* _WHAT TO DO_: Copy every record verbatim but exclude the pictures.

[Stored data]
★ ★ ★ ★
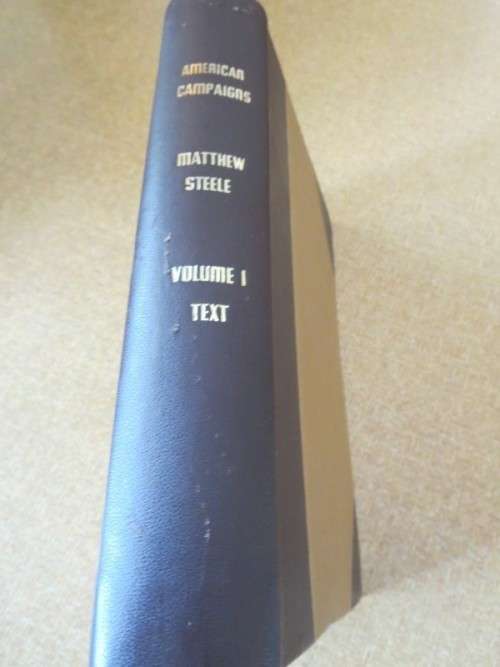 AMERICAN CAMPAIGNS  by Matthew Forney Steele  Volume One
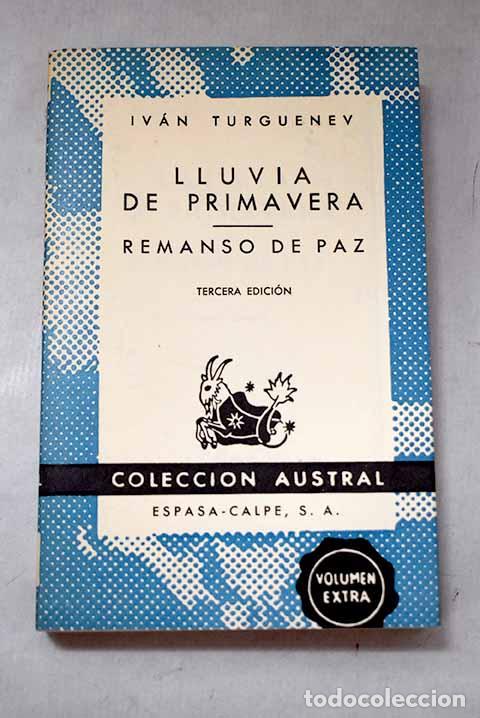 Libros: Lluvia de primavera ; Remanso de paz.- Turgueniev, Ivan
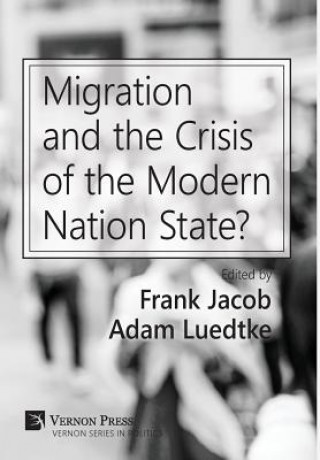 Книга Migration and the Crisis of the Modern Nation State? FRANK JACOB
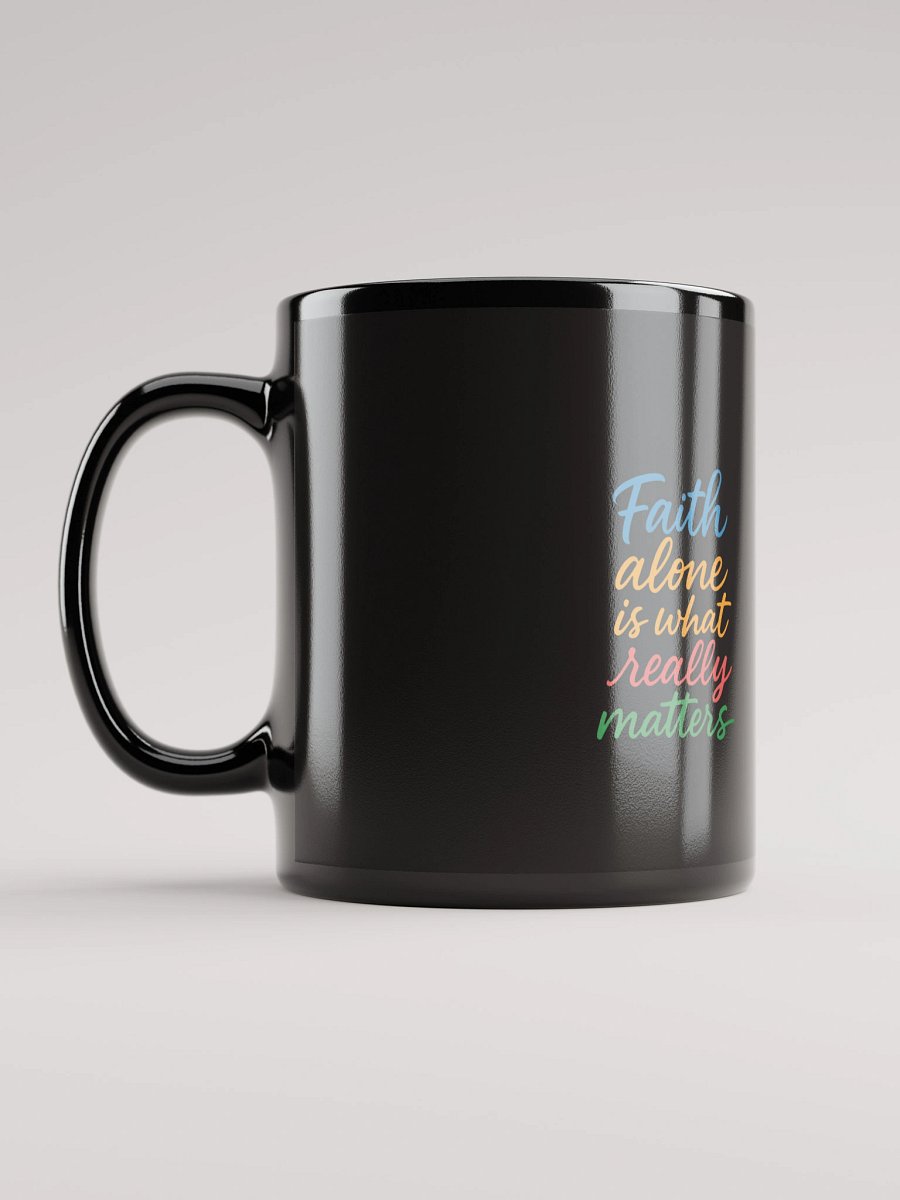 Faith Alone Is What Really Matters – Nichiren Buddhism Black Glossy Mug product image (12)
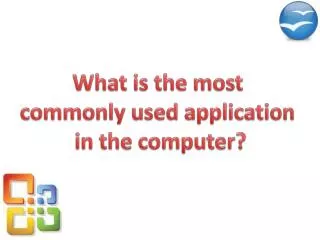 What is the most commonly used application in the computer?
★ ★ ★ ★
* _SOLUTION FOR THIS PROBLEM_:
 AMERICAN CAMPAIGNS  by Matthew Forney Steele  Volume One
 Libros: Lluvia de primavera ; Remanso de paz.- Turgueniev, Ivan
 Книга Migration and the Crisis of the Modern Nation State? FRANK JACOB
 Faith Alone Is What Really Matters – Nichiren Buddhism Black Glossy Mug product image (12)
 What is the most commonly used application in the computer?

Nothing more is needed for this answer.